Can you give me your compiled mdadm driver, or tell me how you compiled it?
I did some more work on this. I managed to compile the mdadm driver, however using GCC4.6 would crash (segfaults and internal errors), I couldn’t even compile HelloWorld with it, but upgrading to 4.7 fixed this.
I also had to do it natively, which took hours (to compile the whole kernel), because I couldn’t get cross compiling to compile for the correct arch, it kept outputting files for ARMv7 instead of ARMv5, and I couldn’t work out how to fix that. Can you give me some information on how to cross compile to ARMv5?
Now I’ve got the md module loaded, and created the mdadm devices. Next I’m going to try to compile the NMH module, to get the buttons and LCD working, and so I can stop the power LED from flashing.
I’ve also discovered the NMH has a flash chip it uses to store the config. The fstab from the stock firmware mounts /dev/mtdblock3 under /etc/conf. I’m trying to work out how to mount this (to recover the config from the stock firmware), but even though MTD support is compiled in the kernel, and for the Orion SoC, it doesn’t seem to detect it, and creating the dev nodes manually doesn’t work. I suppose this isn’t the end of the world, but it would be nice to have that functionality, so I could backup the config of the device into the flash.
Thanks for your findings regarding the LCD screen! For now it will be hard to make it work I guess.
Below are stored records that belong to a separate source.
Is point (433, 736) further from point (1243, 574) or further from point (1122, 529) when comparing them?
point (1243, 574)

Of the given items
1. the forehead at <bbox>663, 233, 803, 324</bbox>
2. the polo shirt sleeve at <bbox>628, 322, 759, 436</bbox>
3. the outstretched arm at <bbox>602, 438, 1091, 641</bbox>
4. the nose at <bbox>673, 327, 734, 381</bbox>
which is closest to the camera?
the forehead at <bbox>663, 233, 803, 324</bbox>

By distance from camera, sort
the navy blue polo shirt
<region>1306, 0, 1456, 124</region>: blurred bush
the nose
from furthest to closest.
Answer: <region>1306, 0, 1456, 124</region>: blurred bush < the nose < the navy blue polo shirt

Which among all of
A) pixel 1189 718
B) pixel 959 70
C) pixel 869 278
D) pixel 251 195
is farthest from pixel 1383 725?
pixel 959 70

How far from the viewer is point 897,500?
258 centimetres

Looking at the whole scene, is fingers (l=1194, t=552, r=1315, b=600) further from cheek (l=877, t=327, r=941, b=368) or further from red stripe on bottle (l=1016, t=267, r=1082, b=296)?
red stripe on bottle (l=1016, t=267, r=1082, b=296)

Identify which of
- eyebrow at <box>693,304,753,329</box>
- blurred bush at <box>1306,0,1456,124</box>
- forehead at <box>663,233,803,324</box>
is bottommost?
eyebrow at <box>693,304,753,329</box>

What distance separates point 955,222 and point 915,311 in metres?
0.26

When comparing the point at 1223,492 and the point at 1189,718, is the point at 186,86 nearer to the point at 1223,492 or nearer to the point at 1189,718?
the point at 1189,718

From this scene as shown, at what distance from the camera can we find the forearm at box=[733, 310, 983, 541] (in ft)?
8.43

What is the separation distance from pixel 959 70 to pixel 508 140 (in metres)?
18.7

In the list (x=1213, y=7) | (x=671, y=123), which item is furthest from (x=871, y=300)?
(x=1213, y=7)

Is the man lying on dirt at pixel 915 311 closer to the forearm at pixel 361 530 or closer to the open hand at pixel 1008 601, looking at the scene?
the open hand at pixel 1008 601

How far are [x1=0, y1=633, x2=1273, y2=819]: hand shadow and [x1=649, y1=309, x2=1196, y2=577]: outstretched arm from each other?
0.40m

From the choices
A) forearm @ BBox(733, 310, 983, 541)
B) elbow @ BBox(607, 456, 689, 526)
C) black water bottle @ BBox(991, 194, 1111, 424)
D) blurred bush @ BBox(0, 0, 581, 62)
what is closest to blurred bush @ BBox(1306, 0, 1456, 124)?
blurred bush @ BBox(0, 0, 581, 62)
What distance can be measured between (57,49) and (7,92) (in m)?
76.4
The mod_nmh3xx don’t seem to be kernel patch files and are regular C files, but compiling them isn’t working, so we have to figure out what to do with it first.
For LVM / mdadm, why don’t you use the precompiled binaries available within the Debian repositories? I’ve tested softraid using mdadm and doesn’t seem to give any problems when I tested it although the performance is horrible. So maybe you want to use LVM for linking disks together for more space, but don’t use software RAID on the NAS, it’s just not powerful enough :(. The SoC has a hardware accelerated XOR engine, but is only usable for RAID5 calculations which is useless on this NAS.
About the flash ROM, I’ve looked into the original kernel sources and I’ve adopted some settings but I’ve never looked into this process to see if it actually worked as the flash chip is useless for me. The size is pretty small to do anything useful with it.
Guess I have to sit down again for the device and see what I can discover / patch again on the kernel to make other thinfs work as well. I guess you want to help and participate in this?